Then great-uncle Philip died, and his carload of books came to us. He had been a college professor, and years ago when Andrew was a boy Uncle Philip had been very fond of him—had, in fact, put him through college. We were the only near relatives, and all those books turned up one fine day. That was the beginning of the end, if I had only known it. Andrew had the time of his life building shelves all round our living-room; not content with that he turned the old hen house into a study for himself, put in a stove, and used to sit up there evenings after I had gone to bed. The first thing I knew he called the place Sabine Farm (although it had been known for years as Bog Hollow) because he thought it a literary thing to do. He used to take a book along with him when he drove over to Redfield for supplies; sometimes the wagon would be two hours late coming home, with old Ben loafing along between the shafts and Andrew lost in his book.
I didn’t think much of all this, but I’m an easy-going woman and as long as Andrew kept the farm going I had plenty to do on my own hook. Hot bread and coffee, eggs and preserves for breakfast; soup and hot meat, vegetables, dumplings, gravy, brown bread and white, huckleberry pudding, chocolate cake and buttermilk for dinner; muffins, tea, sausage rolls, blackberries and cream, and doughnuts for supper—that’s the kind of menu I had been preparing three times a day for years. I hadn’t any time to worry about what wasn’t my business.
And then one morning I caught Andrew doing up a big, flat parcel for the postman. He looked so sheepish I just had to ask what it was.
“I’ve written a book,” said Andrew, and he showed me the title page—
Paradise regained
by
Andrew McGILL
Even then I wasn’t much worried, because of course I knew no one would print it. But Lord! a month or so later came a letter from a publisher—accepting it! That’s the letter Andrew keeps framed above his desk. Just to show how such things sound I’ll copy it here:
Decameron, Jones and company
publishers
Union square, new York
January 13, 1907.
Dear Mr.
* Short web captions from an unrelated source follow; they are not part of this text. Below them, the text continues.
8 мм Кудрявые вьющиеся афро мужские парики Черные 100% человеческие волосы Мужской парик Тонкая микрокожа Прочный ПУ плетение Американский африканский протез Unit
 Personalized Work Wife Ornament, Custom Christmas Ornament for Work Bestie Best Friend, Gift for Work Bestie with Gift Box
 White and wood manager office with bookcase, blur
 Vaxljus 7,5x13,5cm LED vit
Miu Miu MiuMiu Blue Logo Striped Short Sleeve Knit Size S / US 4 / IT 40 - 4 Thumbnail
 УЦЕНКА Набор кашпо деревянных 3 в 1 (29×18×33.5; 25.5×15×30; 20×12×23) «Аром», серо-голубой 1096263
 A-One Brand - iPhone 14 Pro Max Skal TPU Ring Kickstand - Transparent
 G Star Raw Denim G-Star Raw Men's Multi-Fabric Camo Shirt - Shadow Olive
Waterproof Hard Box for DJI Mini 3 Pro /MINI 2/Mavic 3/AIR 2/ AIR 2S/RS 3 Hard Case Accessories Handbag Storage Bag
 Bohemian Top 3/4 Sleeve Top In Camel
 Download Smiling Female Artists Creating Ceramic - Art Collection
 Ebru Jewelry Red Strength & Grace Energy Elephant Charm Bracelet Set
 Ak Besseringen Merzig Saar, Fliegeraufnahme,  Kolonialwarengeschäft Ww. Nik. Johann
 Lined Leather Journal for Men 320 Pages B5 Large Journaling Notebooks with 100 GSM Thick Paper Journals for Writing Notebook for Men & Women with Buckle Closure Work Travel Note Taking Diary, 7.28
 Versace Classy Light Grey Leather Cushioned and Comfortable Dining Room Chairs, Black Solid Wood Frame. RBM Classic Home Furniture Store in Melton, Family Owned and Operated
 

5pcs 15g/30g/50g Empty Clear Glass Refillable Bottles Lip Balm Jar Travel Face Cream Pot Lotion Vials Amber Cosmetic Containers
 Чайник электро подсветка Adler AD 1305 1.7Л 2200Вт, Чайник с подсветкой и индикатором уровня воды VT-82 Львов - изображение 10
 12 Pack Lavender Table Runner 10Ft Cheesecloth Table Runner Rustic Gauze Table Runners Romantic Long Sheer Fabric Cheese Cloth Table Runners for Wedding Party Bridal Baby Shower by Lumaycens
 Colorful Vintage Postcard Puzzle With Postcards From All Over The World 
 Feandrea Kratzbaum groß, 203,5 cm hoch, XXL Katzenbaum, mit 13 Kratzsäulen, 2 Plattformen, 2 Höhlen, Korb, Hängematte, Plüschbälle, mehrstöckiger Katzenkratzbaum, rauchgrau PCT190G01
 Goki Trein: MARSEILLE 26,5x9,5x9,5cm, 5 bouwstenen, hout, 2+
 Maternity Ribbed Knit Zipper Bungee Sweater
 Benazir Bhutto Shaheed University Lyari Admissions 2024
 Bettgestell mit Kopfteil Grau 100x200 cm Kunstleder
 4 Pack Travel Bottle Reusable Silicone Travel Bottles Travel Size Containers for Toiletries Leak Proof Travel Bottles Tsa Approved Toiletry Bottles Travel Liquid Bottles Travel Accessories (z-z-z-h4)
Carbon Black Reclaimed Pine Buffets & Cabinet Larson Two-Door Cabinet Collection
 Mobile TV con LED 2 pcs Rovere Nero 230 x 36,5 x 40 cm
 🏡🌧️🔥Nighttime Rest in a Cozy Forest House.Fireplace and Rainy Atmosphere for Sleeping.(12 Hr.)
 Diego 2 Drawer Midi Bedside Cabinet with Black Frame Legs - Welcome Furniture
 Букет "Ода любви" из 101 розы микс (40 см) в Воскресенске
McGILL:
We have read with singular pleasure your manuscript “Paradise Regained.” There is no doubt in our minds that so spirited an account of the joys of sane country living should meet with popular approval, and, with the exception of a few revisions and abbreviations, we would be glad to publish the book practically as it stands. We would like to have it illustrated by Mr. Tortoni, some of whose work you may have seen, and would be glad to know whether he may call upon you in order to acquaint himself with the local colour of your neighbourhood.
We would be glad to pay you a royalty of 10 percent upon the retail price of the book, and we enclose duplicate contracts for your signature in case this proves satisfactory to you.